■ WORK TO COMPLETE:
1. Do the following statements agree with the account of Real Salt Lake's 2011 season? (a) Salt Lake finished third in the Western Conference during the regular season. (b) Los Angeles Galaxy knocked Salt Lake out of the 2011 U.S. Open Cup. (c) The 2011 season was the club's seventh year of existence. Answer each with yes or no and quote the deciding words.
2. Carry the account of Real Salt Lake's 2011 season forward from its last sentence.

■ SELECTED PASSAGE:
=======

The 2011 Real Salt Lake season was the club's seventh year of existence, as well as their seventh season in Major League Soccer, and their seventh consecutive season in the top-flight of American soccer.

Salt Lake's season was highlighted by reaching the 2011 CONCACAF Champions League Finals, becoming the first American soccer club to reach the final of the newly designed CONCACAF Champions League, as well as the first non-Mexican club to reach the finals. Including the predecessor tournament, the Champions' Cup, it was the first time in 11 years an American club reached the North American club final, the last being Los Angeles Galaxy. Additionally, Salt Lake finished third place in both the Western Conference and overall MLS tables during the regular season, thus earning a berth into the 2012–13 CONCACAF Champions League. In the 2011 MLS Cup Playoffs, Salt Lake reached the Western Conference Final, but fell to eventual MLS Cup champions, Los Angeles Galaxy. Salt Lake also reached the quarterfinals of the 2011 U.S. Open Cup before falling to eventual semifinalists, FC Dallas.

=======

[Collected data entries]
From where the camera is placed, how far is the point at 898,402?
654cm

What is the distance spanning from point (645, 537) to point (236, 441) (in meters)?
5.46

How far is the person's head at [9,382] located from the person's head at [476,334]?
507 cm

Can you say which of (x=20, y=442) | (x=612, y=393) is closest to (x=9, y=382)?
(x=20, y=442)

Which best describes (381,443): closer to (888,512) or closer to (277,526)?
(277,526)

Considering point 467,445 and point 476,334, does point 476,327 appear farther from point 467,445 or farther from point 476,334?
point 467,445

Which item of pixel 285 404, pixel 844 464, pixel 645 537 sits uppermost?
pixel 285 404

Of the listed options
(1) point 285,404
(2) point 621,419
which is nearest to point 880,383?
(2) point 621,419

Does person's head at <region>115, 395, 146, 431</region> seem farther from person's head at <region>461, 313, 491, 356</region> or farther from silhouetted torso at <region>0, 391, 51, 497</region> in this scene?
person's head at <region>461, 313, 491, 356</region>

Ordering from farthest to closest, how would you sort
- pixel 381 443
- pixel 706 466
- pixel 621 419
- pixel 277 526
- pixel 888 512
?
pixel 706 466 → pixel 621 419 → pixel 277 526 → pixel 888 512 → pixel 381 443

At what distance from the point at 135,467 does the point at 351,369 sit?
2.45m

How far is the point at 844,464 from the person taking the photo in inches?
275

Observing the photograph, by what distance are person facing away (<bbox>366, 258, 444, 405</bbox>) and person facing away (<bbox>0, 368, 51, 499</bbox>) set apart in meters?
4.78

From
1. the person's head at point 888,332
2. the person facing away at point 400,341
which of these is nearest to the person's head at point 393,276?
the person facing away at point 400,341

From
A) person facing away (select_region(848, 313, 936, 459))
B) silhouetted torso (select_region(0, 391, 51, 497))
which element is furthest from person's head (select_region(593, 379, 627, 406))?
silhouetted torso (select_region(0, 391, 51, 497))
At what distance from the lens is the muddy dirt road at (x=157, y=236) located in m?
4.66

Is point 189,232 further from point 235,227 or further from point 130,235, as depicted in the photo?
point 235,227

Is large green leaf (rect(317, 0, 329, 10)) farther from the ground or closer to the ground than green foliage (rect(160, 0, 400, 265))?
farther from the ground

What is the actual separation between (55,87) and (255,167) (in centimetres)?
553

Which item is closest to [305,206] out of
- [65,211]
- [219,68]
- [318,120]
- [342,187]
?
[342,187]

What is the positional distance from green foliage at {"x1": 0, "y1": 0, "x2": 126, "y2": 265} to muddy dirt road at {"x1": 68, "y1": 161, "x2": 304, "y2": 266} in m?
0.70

=======

■ ANSWERS GIVEN:
1.
(a) Yes: "Salt Lake finished third place in both the Western Conference and overall MLS tables during the regular season"
(b) No: "Salt Lake also reached the quarterfinals of the 2011 U.S. Open Cup before falling to eventual semifinalists, FC Dallas."
(c) Yes: "The 2011 Real Salt Lake season was the club's seventh year of existence"

2.
Background

Review

November
Towards the end of November 2010, Major League Soccer held its Expansion Draft for the arrivals of Portland Timbers and Vancouver Whitecaps FC. Among Salt Lake's unprotected players for the draft, Portland selected two: Robbie Findley and David Horst. Findley, though, following an expired contract with the Royals, declared his intentions to play overseas, with rumors circulating about him possibly playing for Danish Superliga clubs Brøndby and Randers, Premier League club Wolverhampton, even Championship club Nottingham Forest. On November 24, Randers denied rumors that Findley was on trial with the club.

Subsequent to the expansion draft, the Royals made a trade with the Timbers to bring in Salvadorian Arturo Alvarez, whom previously played his club soccer for San Jose Earthquakes, in return for allocation money and draft picks.

December
After much anticipation, Salt Lake agreed to buy striker Alvaro Saborio on loan from the Swiss club Sion on December 1, for a fee of around $1.0M.  Saborío, spent the 2010 season on loan with the Royals where he scored 12 league goals and bagged six Champions League goals. He will sign as a Designated Player being the first in club history.

After much rumor as to where striker Robbie Findley would end up, he eventually signed for English Championship club Nottingham Forest, making Findley the first RSL player to leave for Europe since Yura Movsisyan went to Randers. Findley signed with Forest on December 23. The contract was reported to be for 2.5 years through the end of the 2012-13 English football season.

January
The club met in late January to begin preparations for the first leg of the Champions League quarterfinal vs. Columbus on February 22.

February
Salt Lake spent the month of February in preparations for their Champions League semifinal. Prior to the match, they played two final tune up games against Vancouver Whitecaps FC and Chivas USA.

In their quarterfinal away fixture, in the frigid cold, 25 degrees, RSL drew Columbus 0-0.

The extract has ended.